BEGIN LISTED ENTRIES

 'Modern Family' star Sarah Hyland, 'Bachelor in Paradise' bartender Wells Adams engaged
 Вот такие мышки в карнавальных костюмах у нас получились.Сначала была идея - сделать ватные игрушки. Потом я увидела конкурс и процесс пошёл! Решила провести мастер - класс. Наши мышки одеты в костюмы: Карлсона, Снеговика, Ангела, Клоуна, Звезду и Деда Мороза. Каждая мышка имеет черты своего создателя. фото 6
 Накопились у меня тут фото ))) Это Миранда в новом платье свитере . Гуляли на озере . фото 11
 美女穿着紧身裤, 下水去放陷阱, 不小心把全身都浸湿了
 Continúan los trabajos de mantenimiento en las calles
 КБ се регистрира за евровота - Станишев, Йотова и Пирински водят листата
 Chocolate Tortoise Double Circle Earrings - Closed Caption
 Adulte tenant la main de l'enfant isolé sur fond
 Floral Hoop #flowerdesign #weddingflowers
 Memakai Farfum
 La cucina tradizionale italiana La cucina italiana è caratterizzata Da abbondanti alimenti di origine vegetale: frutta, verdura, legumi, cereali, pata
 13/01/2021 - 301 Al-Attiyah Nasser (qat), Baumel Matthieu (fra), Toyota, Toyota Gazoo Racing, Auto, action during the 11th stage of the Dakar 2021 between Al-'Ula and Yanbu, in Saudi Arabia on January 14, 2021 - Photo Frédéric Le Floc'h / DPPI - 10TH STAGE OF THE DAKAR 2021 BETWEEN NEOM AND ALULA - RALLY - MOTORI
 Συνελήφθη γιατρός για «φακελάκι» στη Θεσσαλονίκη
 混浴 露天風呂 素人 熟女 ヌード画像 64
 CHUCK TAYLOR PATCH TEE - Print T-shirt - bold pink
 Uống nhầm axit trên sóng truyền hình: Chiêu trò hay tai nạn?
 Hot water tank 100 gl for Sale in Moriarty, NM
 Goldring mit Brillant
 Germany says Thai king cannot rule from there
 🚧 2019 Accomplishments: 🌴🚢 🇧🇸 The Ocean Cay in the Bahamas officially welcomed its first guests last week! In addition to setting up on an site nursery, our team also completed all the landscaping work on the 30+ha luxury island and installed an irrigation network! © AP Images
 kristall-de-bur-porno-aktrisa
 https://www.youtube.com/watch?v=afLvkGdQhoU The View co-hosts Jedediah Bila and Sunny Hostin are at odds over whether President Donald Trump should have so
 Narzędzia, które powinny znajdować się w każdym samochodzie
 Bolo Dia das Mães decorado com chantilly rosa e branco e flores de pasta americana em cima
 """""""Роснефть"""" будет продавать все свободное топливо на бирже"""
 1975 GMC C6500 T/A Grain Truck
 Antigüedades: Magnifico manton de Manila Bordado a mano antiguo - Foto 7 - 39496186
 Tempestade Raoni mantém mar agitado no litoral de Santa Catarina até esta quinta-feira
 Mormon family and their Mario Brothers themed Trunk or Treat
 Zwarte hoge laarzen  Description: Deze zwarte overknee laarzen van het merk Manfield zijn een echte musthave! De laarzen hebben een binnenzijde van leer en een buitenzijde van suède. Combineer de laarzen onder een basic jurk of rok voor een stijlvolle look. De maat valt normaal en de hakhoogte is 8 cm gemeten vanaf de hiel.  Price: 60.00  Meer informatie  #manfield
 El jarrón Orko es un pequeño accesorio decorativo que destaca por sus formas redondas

END LISTED ENTRIES

The entire listing above should be returned exactly as written.

 'Modern Family' star Sarah Hyland, 'Bachelor in Paradise' bartender Wells Adams engaged
 Вот такие мышки в карнавальных костюмах у нас получились.Сначала была идея - сделать ватные игрушки. Потом я увидела конкурс и процесс пошёл! Решила провести мастер - класс. Наши мышки одеты в костюмы: Карлсона, Снеговика, Ангела, Клоуна, Звезду и Деда Мороза. Каждая мышка имеет черты своего создателя. фото 6
 Накопились у меня тут фото ))) Это Миранда в новом платье свитере . Гуляли на озере . фото 11
 美女穿着紧身裤, 下水去放陷阱, 不小心把全身都浸湿了
 Continúan los trabajos de mantenimiento en las calles
 КБ се регистрира за евровота - Станишев, Йотова и Пирински водят листата
 Chocolate Tortoise Double Circle Earrings - Closed Caption
 Adulte tenant la main de l'enfant isolé sur fond
 Floral Hoop #flowerdesign #weddingflowers
 Memakai Farfum
 La cucina tradizionale italiana La cucina italiana è caratterizzata Da abbondanti alimenti di origine vegetale: frutta, verdura, legumi, cereali, pata
 13/01/2021 - 301 Al-Attiyah Nasser (qat), Baumel Matthieu (fra), Toyota, Toyota Gazoo Racing, Auto, action during the 11th stage of the Dakar 2021 between Al-'Ula and Yanbu, in Saudi Arabia on January 14, 2021 - Photo Frédéric Le Floc'h / DPPI - 10TH STAGE OF THE DAKAR 2021 BETWEEN NEOM AND ALULA - RALLY - MOTORI
 Συνελήφθη γιατρός για «φακελάκι» στη Θεσσαλονίκη
 混浴 露天風呂 素人 熟女 ヌード画像 64
 CHUCK TAYLOR PATCH TEE - Print T-shirt - bold pink
 Uống nhầm axit trên sóng truyền hình: Chiêu trò hay tai nạn?
 Hot water tank 100 gl for Sale in Moriarty, NM
 Goldring mit Brillant
 Germany says Thai king cannot rule from there
 🚧 2019 Accomplishments: 🌴🚢 🇧🇸 The Ocean Cay in the Bahamas officially welcomed its first guests last week! In addition to setting up on an site nursery, our team also completed all the landscaping work on the 30+ha luxury island and installed an irrigation network! © AP Images
 kristall-de-bur-porno-aktrisa
 https://www.youtube.com/watch?v=afLvkGdQhoU The View co-hosts Jedediah Bila and Sunny Hostin are at odds over whether President Donald Trump should have so
 Narzędzia, które powinny znajdować się w każdym samochodzie
 Bolo Dia das Mães decorado com chantilly rosa e branco e flores de pasta americana em cima
 """""""Роснефть"""" будет продавать все свободное топливо на бирже"""
 1975 GMC C6500 T/A Grain Truck
 Antigüedades: Magnifico manton de Manila Bordado a mano antiguo - Foto 7 - 39496186
 Tempestade Raoni mantém mar agitado no litoral de Santa Catarina até esta quinta-feira
 Mormon family and their Mario Brothers themed Trunk or Treat
 Zwarte hoge laarzen  Description: Deze zwarte overknee laarzen van het merk Manfield zijn een echte musthave! De laarzen hebben een binnenzijde van leer en een buitenzijde van suède. Combineer de laarzen onder een basic jurk of rok voor een stijlvolle look. De maat valt normaal en de hakhoogte is 8 cm gemeten vanaf de hiel.  Price: 60.00  Meer informatie  #manfield
 El jarrón Orko es un pequeño accesorio decorativo que destaca por sus formas redondas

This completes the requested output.